Gepubliceerd op March 6th, 2024

Elke maand vertelt Perle over haar ervaringen nadat haar man is opgepakt voor het bezit van kinderporno*. Na lang wikken en wegen heeft Perle besloten bij Shmuel te blijven. Hij zit in voorarrest en mag na een paar maanden voor het eerst bezoek ontvangen. Perle verzamelt al haar moed voor haar eerste bezoek aan de gevangenis.

" Shmuel zit in voorarrest en het onderzoek naar zijn delict is nog gaande. Shmuel is volgens de advocaat “veilig gehecht”. Door de aard van zijn delict is dit noodzakelijk. Shmuel verblijft tussen andere gedetineerden die ook risico lopen om problemen te krijgen met hun medegedetineerden. Dit voelt wrang aan, want wie zorgt ervoor dat wij als gezin veilig zijn?

Nog niet op bezoek

De eerste maand mag hij geen bezoek ontvangen. Het enige contact dat we hebben, is via de telefoon. De advocaat vertelt dat het team van de politie dat Shmuel zijn delict onderzoekt verregaande bevoegdheden heeft. Ik moet er ernstig rekening mee houden dat we afgeluisterd worden als ik hem bel.
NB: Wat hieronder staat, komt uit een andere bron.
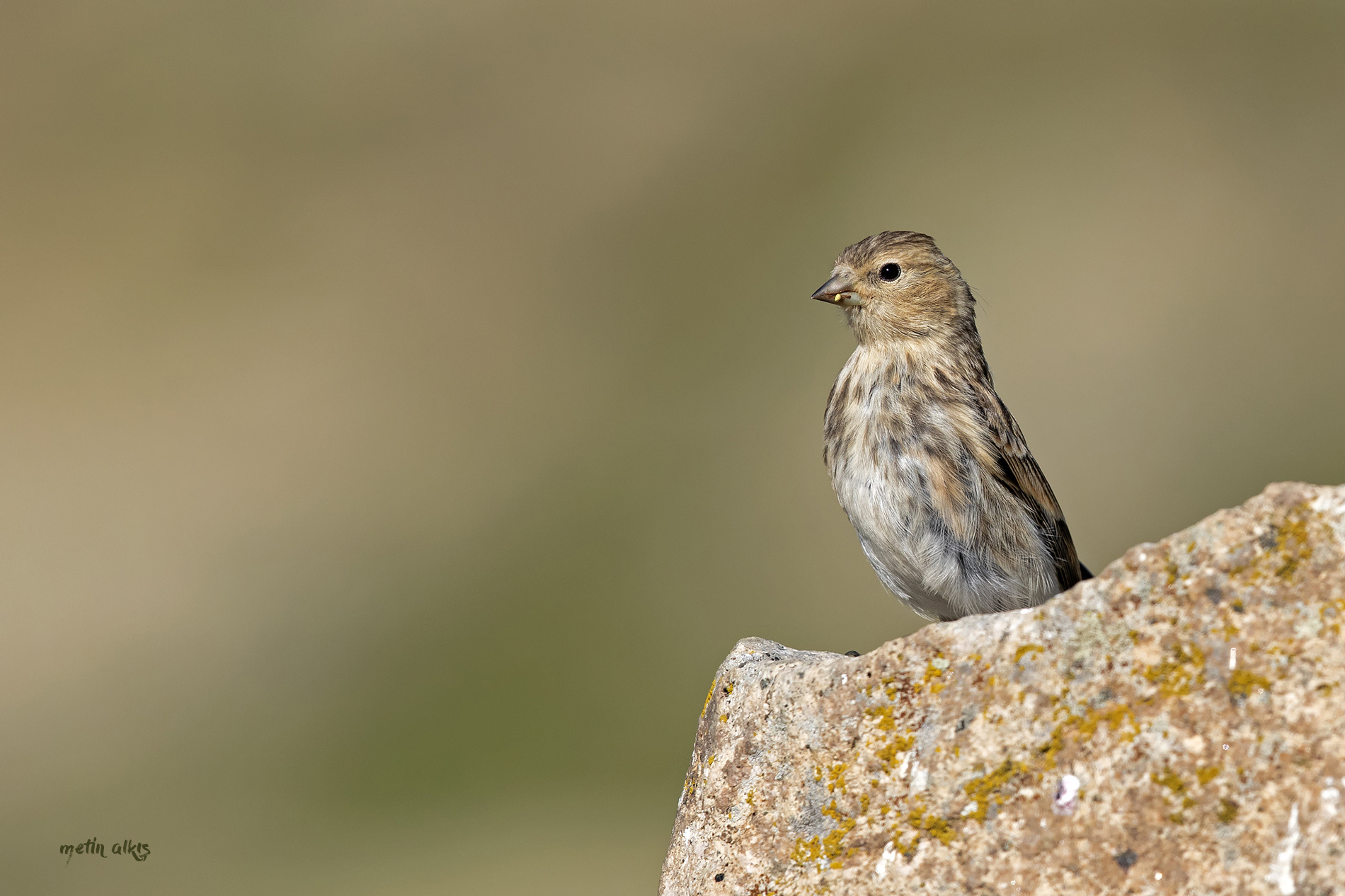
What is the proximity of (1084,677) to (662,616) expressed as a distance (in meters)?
19.3

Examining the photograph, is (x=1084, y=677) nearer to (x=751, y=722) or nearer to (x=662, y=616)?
(x=751, y=722)

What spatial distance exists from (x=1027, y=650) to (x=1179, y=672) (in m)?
0.47

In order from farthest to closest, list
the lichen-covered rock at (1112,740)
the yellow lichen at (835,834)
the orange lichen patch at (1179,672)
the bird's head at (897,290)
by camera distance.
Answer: the bird's head at (897,290), the yellow lichen at (835,834), the orange lichen patch at (1179,672), the lichen-covered rock at (1112,740)

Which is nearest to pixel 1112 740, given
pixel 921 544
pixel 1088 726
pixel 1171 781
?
pixel 1088 726

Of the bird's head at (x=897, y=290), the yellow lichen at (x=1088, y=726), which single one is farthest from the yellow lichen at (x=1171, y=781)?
the bird's head at (x=897, y=290)

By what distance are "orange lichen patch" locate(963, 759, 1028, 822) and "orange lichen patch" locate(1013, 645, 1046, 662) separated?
336mm

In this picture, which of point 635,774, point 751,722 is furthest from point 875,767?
point 635,774

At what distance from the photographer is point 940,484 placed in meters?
6.77

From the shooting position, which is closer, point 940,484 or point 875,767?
point 875,767

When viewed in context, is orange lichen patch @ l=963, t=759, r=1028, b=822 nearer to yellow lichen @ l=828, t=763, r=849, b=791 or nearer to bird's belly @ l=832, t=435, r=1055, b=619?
yellow lichen @ l=828, t=763, r=849, b=791

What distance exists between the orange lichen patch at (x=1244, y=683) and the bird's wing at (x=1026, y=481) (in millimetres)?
3076

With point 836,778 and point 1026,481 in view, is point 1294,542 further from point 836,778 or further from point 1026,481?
point 1026,481

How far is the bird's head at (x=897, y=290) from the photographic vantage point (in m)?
7.46

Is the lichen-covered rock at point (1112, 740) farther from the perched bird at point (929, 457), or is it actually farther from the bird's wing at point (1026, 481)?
the bird's wing at point (1026, 481)
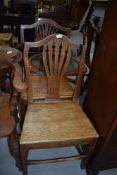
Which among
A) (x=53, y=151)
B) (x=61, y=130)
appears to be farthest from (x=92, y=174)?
(x=61, y=130)

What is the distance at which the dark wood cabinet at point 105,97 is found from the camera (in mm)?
1102

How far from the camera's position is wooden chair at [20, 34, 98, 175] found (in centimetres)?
119

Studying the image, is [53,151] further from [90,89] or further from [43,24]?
[43,24]

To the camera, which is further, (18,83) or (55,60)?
(55,60)

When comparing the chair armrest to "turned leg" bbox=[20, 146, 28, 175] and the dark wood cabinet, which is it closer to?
"turned leg" bbox=[20, 146, 28, 175]

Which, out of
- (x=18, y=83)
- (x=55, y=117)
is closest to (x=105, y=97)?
(x=55, y=117)

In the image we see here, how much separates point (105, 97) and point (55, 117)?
41 centimetres

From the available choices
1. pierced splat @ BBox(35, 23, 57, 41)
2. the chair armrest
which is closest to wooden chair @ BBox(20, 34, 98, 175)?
the chair armrest

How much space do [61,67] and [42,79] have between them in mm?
401

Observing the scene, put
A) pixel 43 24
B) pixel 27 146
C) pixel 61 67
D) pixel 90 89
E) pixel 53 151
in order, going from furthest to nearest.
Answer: pixel 43 24, pixel 53 151, pixel 90 89, pixel 61 67, pixel 27 146

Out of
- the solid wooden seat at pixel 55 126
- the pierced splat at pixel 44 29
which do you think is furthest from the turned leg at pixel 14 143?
the pierced splat at pixel 44 29

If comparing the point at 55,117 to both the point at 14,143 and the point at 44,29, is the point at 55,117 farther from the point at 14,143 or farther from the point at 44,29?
the point at 44,29

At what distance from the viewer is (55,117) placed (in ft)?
4.44

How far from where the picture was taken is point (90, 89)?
149cm
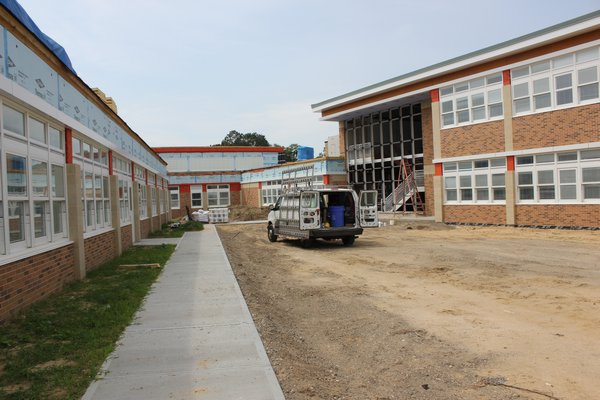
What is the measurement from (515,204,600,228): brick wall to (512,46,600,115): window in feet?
14.2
Ik verneem van de advocaat dat justitie eerst wil weten hoe Shmuel zich in de gevangenis gedraagt voordat hij bezoek mag ontvangen. Het is een voorwaarde van justitie dat het detentiecentrum het gedrag en mogelijke probleemgedrag van de gedetineerde in kaart heeft. Alles is erop gericht om de veiligheid van de gedetineerden, professionals en bezoekers zeker te stellen.

Harnas over mijn kwetsbaarheid

Via de advocaat hoor ik dat Shmuel bezoek mag ontvangen. Op de site van Justitiële Inrichtingen staan de regels voor bezoek. Er is een specifieke bezoekdag en een specifiek tijdstip, afhankelijk van de locatie. Als een gedetineerde bezoek wil ontvangen is hij zelf verantwoordelijk voor het maken van een bezoekafspraak en het informeren van zijn bezoekers. Voor alles is een formulier dat Shmuel moet invullen.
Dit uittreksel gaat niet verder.